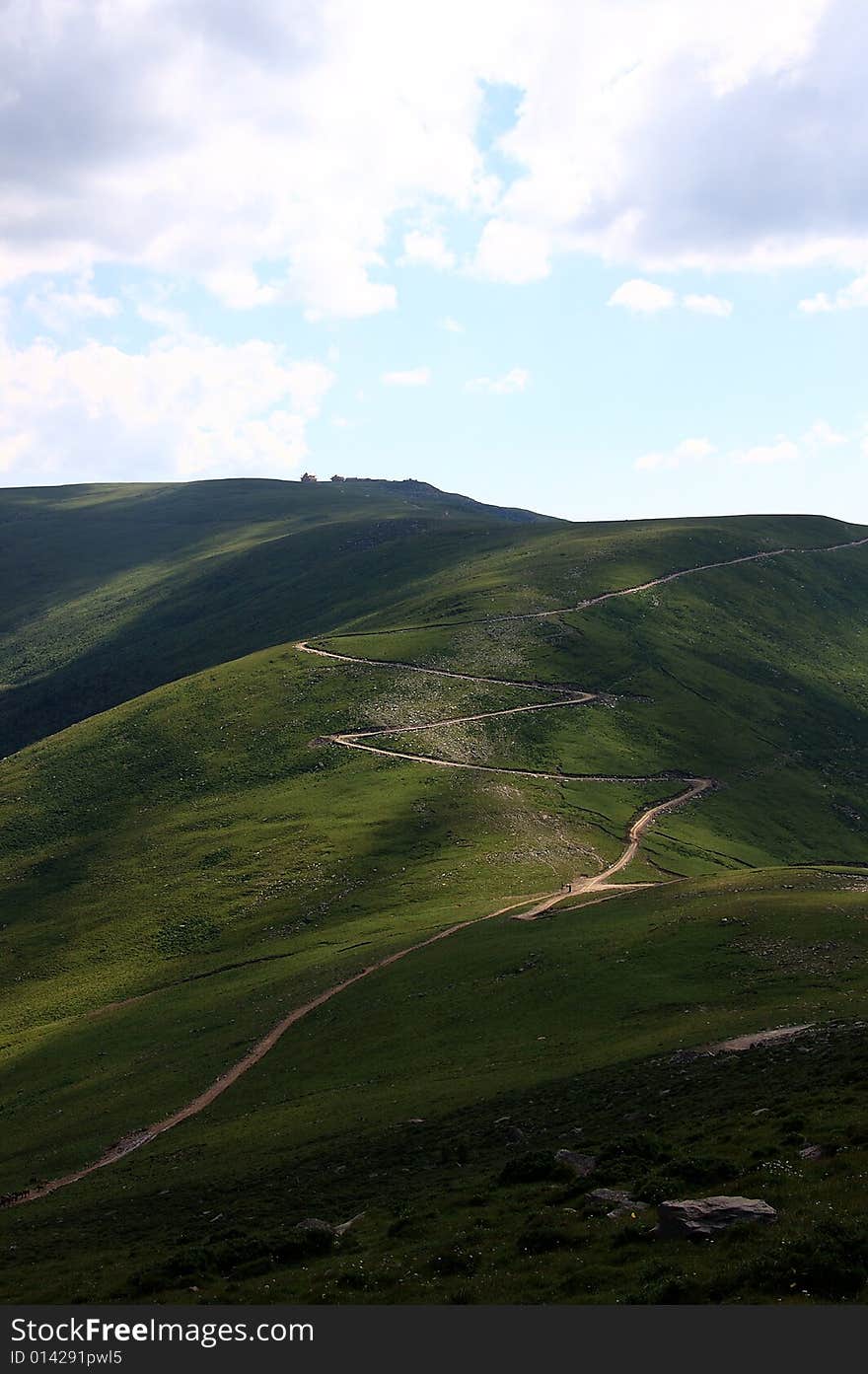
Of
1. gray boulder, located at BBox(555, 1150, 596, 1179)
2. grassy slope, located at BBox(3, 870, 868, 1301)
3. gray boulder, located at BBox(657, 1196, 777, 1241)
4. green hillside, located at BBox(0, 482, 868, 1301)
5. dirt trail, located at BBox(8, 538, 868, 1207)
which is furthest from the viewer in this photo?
dirt trail, located at BBox(8, 538, 868, 1207)

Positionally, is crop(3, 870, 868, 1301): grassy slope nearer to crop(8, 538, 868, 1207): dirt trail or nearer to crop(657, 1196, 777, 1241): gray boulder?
crop(657, 1196, 777, 1241): gray boulder

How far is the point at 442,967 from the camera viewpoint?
6788 centimetres

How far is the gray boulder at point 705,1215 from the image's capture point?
24438 millimetres

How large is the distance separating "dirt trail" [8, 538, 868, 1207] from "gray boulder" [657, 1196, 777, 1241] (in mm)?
20152

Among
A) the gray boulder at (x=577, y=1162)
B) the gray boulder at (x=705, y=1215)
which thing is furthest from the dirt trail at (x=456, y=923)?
the gray boulder at (x=705, y=1215)

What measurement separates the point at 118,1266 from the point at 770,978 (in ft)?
120

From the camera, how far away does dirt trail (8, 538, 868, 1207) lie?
165 feet

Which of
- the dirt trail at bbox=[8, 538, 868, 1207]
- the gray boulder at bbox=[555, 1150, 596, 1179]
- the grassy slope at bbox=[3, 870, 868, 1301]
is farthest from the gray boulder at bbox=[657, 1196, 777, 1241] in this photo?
the dirt trail at bbox=[8, 538, 868, 1207]

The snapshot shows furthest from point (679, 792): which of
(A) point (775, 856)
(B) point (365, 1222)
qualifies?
(B) point (365, 1222)

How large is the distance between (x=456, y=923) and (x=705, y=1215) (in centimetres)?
5480

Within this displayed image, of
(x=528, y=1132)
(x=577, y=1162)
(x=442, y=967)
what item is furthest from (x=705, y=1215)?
→ (x=442, y=967)

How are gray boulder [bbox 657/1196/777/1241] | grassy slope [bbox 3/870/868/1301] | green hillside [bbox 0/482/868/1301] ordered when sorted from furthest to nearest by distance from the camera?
green hillside [bbox 0/482/868/1301], grassy slope [bbox 3/870/868/1301], gray boulder [bbox 657/1196/777/1241]

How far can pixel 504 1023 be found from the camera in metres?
57.4

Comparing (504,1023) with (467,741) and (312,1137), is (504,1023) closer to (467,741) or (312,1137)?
_ _ _ _ _
**TASK TO COMPLETE:**
Return every row above verbatim, omitting the pictures from your reply.

**FINISHED ANSWER:**
Of
1. gray boulder, located at BBox(555, 1150, 596, 1179)
2. grassy slope, located at BBox(3, 870, 868, 1301)
3. gray boulder, located at BBox(657, 1196, 777, 1241)
4. green hillside, located at BBox(0, 482, 868, 1301)
5. dirt trail, located at BBox(8, 538, 868, 1207)
which is furthest from the viewer in this photo?
dirt trail, located at BBox(8, 538, 868, 1207)

Positionally, is crop(3, 870, 868, 1301): grassy slope nearer to crop(8, 538, 868, 1207): dirt trail or nearer to crop(657, 1196, 777, 1241): gray boulder?
crop(657, 1196, 777, 1241): gray boulder

How far is the point at 442,967 from the camera viewpoint?
6788 centimetres

How far is the gray boulder at point 705,1215 from the image's capture point?
24438 millimetres

How large is the distance separating "dirt trail" [8, 538, 868, 1207] from "gray boulder" [657, 1196, 777, 1241] (in mm)?
20152

Among
A) the gray boulder at (x=577, y=1162)
B) the gray boulder at (x=705, y=1215)
which thing is furthest from the dirt trail at (x=456, y=923)?
the gray boulder at (x=705, y=1215)

What measurement separates the point at 118,1266 from the point at 770,978 (in ft)?
120

From the camera, how far away does dirt trail (8, 538, 868, 1207) lie?
165 feet

Which of
- the dirt trail at bbox=[8, 538, 868, 1207]
- the gray boulder at bbox=[555, 1150, 596, 1179]
- the grassy slope at bbox=[3, 870, 868, 1301]
is farthest from the gray boulder at bbox=[657, 1196, 777, 1241] in this photo?
the dirt trail at bbox=[8, 538, 868, 1207]

The snapshot shows furthest from point (679, 792): which of
(A) point (775, 856)
(B) point (365, 1222)
qualifies?
(B) point (365, 1222)

How large is the distance between (x=456, y=923) and (x=705, y=1215) (in centimetres)?
5480

Within this displayed image, of
(x=528, y=1132)
(x=577, y=1162)
(x=442, y=967)
what item is furthest from (x=705, y=1215)?
→ (x=442, y=967)

How are gray boulder [bbox 657/1196/777/1241] | grassy slope [bbox 3/870/868/1301] | green hillside [bbox 0/482/868/1301] ordered when sorted from furthest to nearest by distance from the camera?
green hillside [bbox 0/482/868/1301], grassy slope [bbox 3/870/868/1301], gray boulder [bbox 657/1196/777/1241]

How far can pixel 504 1023 be found from the camera in metres?
57.4

Comparing (504,1023) with (467,741) and (312,1137), is (504,1023) closer to (467,741) or (312,1137)?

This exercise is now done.